Hernando, le Rolo aux yeux bleus et aux cheveux bouclés poivre et sel, avait jeté l’ancre avec le Victory dans les îles San Blas. Il devait avoir environ 70 ans.

Je me suis retrouvé à bord de son voilier avec d’autres âmes perdues pour visiter l’archipel, mais surtout pour me rendre à Carthagène.

Après avoir navigué entre les îles pendant trois jours, en mangeant du poisson et du homard fraîchement pêchés par des pêcheurs gunas, nous avons traversé la mer des Caraïbes pendant deux jours éprouvants.

Groupe de voyageurs réunis autour d’un repas au bord de la mer dans les îles San Blas.

Le Victory, c’était des montagnes russes : les crêtes des vagues nous dépassaient souvent de deux mètres. Je n’ai pas aimé ça.

Dormir ? Pas une minute.

L’eau s’est infiltrée dans ma cabine et a coulé sur mon iPhone 6. Il n’a pas survécu.

Les vagues ne se sont calmées qu’une fois arrivés dans les eaux colombiennes.

À Carthagène, l’agent d’immigration du port m’a demandé pourquoi je portais un chandail de l’Atlético Nacional.

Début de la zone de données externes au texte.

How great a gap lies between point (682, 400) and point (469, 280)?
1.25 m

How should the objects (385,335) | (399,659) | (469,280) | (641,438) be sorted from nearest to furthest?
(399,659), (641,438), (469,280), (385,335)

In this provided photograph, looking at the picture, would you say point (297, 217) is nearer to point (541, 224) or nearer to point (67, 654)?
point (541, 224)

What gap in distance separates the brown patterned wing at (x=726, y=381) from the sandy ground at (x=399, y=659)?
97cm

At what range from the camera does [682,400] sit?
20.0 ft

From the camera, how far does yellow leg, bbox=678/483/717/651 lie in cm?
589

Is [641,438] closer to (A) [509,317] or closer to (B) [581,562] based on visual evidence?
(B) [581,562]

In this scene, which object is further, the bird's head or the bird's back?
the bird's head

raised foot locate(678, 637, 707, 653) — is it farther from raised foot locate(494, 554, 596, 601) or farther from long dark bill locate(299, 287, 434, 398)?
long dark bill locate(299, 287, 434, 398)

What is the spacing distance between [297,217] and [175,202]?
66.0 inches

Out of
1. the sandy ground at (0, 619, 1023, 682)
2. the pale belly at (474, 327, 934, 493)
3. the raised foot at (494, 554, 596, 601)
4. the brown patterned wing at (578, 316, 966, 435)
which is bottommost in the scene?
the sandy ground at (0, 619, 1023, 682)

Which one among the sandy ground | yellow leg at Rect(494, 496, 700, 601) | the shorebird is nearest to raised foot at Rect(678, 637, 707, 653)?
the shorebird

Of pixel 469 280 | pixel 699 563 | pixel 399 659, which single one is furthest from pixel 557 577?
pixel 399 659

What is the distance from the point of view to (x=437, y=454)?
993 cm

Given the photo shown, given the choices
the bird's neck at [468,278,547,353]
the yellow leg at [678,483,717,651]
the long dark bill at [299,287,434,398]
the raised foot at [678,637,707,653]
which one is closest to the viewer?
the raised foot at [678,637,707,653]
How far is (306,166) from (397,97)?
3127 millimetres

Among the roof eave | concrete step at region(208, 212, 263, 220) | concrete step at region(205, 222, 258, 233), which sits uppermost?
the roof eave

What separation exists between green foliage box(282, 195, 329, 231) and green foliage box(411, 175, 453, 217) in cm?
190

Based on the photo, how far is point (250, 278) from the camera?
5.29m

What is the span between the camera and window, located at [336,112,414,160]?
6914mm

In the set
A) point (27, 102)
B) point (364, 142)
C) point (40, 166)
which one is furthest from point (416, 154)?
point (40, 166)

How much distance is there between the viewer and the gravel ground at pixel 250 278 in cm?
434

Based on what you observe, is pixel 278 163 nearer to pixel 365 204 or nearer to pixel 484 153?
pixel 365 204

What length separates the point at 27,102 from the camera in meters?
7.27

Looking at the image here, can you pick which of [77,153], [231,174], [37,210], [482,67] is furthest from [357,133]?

J’étais tanné de cet endroit. J’ai réservé un vol pour Medellín, la ville du printemps éternel, le jour même.

De toute façon, j’avais déjà un vol de Medellín vers les îles Galápagos, qui allaient devenir, pour moi, le meilleur endroit au monde.

Voyageurs autour d’un kayak jaune dans les eaux turquoise des îles San Blas, au Panama.